社説2 中国経済なお過熱の懸念(4/17)

 高成長を続けてきた中国経済がやや減速した。ただ景気の過熱感はなお強く、経済運営は難しくなっている。中国政府は過熱の要因である人為的な低コスト政策を改め、市場原理に沿った改革を進めるべきだ。

 中国国家統計局の16日の発表では、1―3月の国内総生産(GDP)の前年同期比実質成長率は10.6%と、2007年の11.9%成長に比べ1.3ポイント低下した。統計局幹部は「主要指標の速すぎる勢いを初歩的に制御できた」と評価した。

 実態は過熱傾向が続いている。1月から2月にかけ大規模な雪害があったのに1―3月の固定資産投資は24.6%増えた。3月の消費者物価上昇率は8.3%で1年前より5ポイントも高い。

 今回の発表に先立って統計局は、06年と07年の成長率を0.5ポイントずつ上方修正した。比較のもとになる数字が高くなったことで減速が印象づけられた面もある。

 中国人民銀行(中央銀行)は同日、金融機関の預金準備率を0.5%引き上げると発表し、インフレ抑制を目指す強い姿勢を示した。政府は食糧価格の統制など市場原理に逆行する政策も実施している。

 国民生活を守るためやむを得ない部分はあるが、やみくもな投資の構造的要因となってきた低コスト政策にメスを入れる必要もある。

 一つは人民元改革だ。元のドルに対する上昇率は加速しているがユーロなども考慮すると十分ではない。インフレ対策としても有効なので一層の改革が望ましい。

 環境対策に十分なコストをかけずに済むことが企業の収益期待を高め、過剰投資を生んできた。汚染による国土の荒廃は深刻で、環境省の設立を機に資金と人員を重点的に配分し、規制を徹底するときだ。

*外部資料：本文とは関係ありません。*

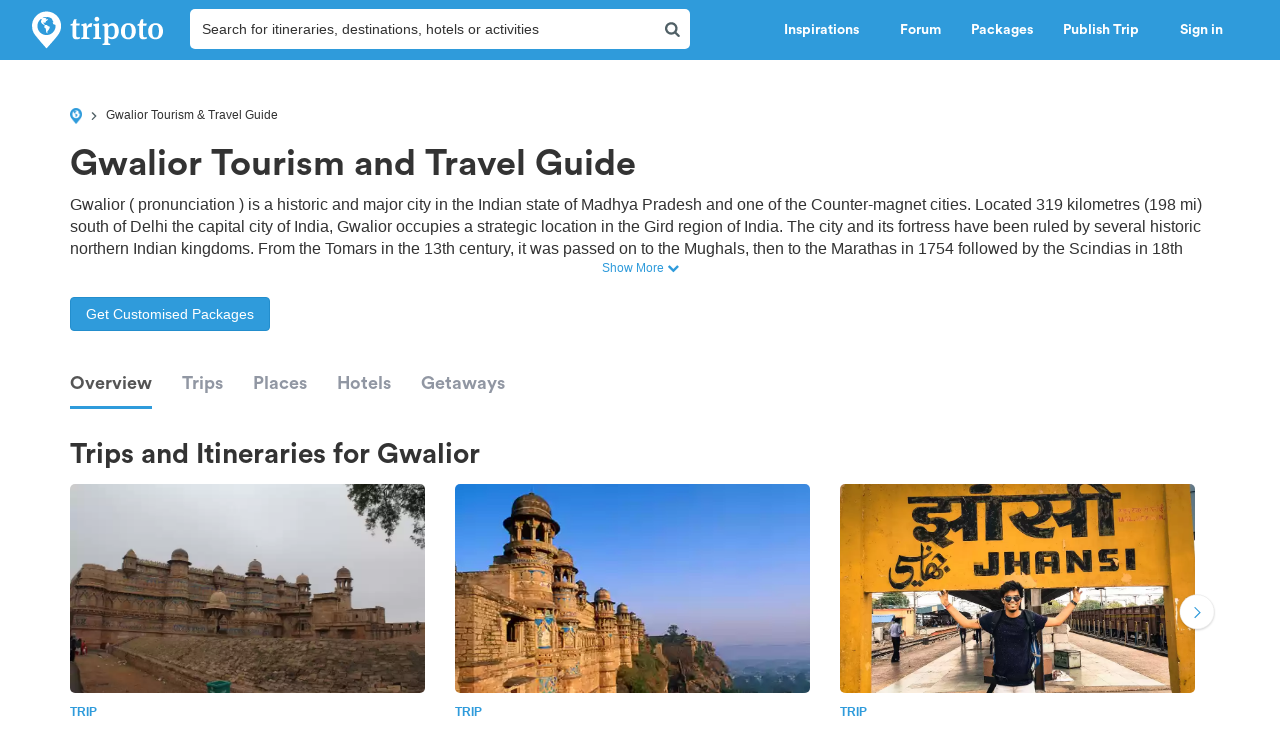

--- FILE ---
content_type: text/html; charset=utf-8
request_url: https://www.google.com/recaptcha/api2/aframe
body_size: 183
content:
<!DOCTYPE HTML><html><head><meta http-equiv="content-type" content="text/html; charset=UTF-8"></head><body><script nonce="_T6UXrct42YmSWPcfxMDww">/** Anti-fraud and anti-abuse applications only. See google.com/recaptcha */ try{var clients={'sodar':'https://pagead2.googlesyndication.com/pagead/sodar?'};window.addEventListener("message",function(a){try{if(a.source===window.parent){var b=JSON.parse(a.data);var c=clients[b['id']];if(c){var d=document.createElement('img');d.src=c+b['params']+'&rc='+(localStorage.getItem("rc::a")?sessionStorage.getItem("rc::b"):"");window.document.body.appendChild(d);sessionStorage.setItem("rc::e",parseInt(sessionStorage.getItem("rc::e")||0)+1);localStorage.setItem("rc::h",'1769450389508');}}}catch(b){}});window.parent.postMessage("_grecaptcha_ready", "*");}catch(b){}</script></body></html>

--- FILE ---
content_type: application/javascript; charset=utf-8
request_url: https://fundingchoicesmessages.google.com/f/AGSKWxVnB81CAPsDS4BFNt7BLb_RsvoTMC8tYSmWuRI61LvvFMJ6iNIAT6YM8tJTeDJ2sDCRKzBOZGe5gdtBwV-JI2zUNszmUwLaOIRapxajc5d3xjGn-UplOJ-tdUJJNaNTkYYdRzRomJg40wyFSM_Ox56DyDizANZbQbNvnrbFTvJItdwHFd9UYotUlmSw/_/ad_pos=/ads_frame.auid=/Article-Ad-/dmn-advert.
body_size: -1291
content:
window['f758b7dc-cc02-4c6f-bde2-e3d505ef3d5f'] = true;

 過熱傾向が続く一方で、米欧の景気減速や国内株式相場の下落で「8月の北京五輪後に景気が腰折れするのでは」との懸念が杞憂(きゆう)と言えなくなりつつある。

 景気の過熱とインフレを抑えつつ景気の急減速を避けるには、細心の経済運営が必要になる。3月に「今年は経済運営が最も困難な年になるかもしれない」と語った温家宝首相の手腕が問われている。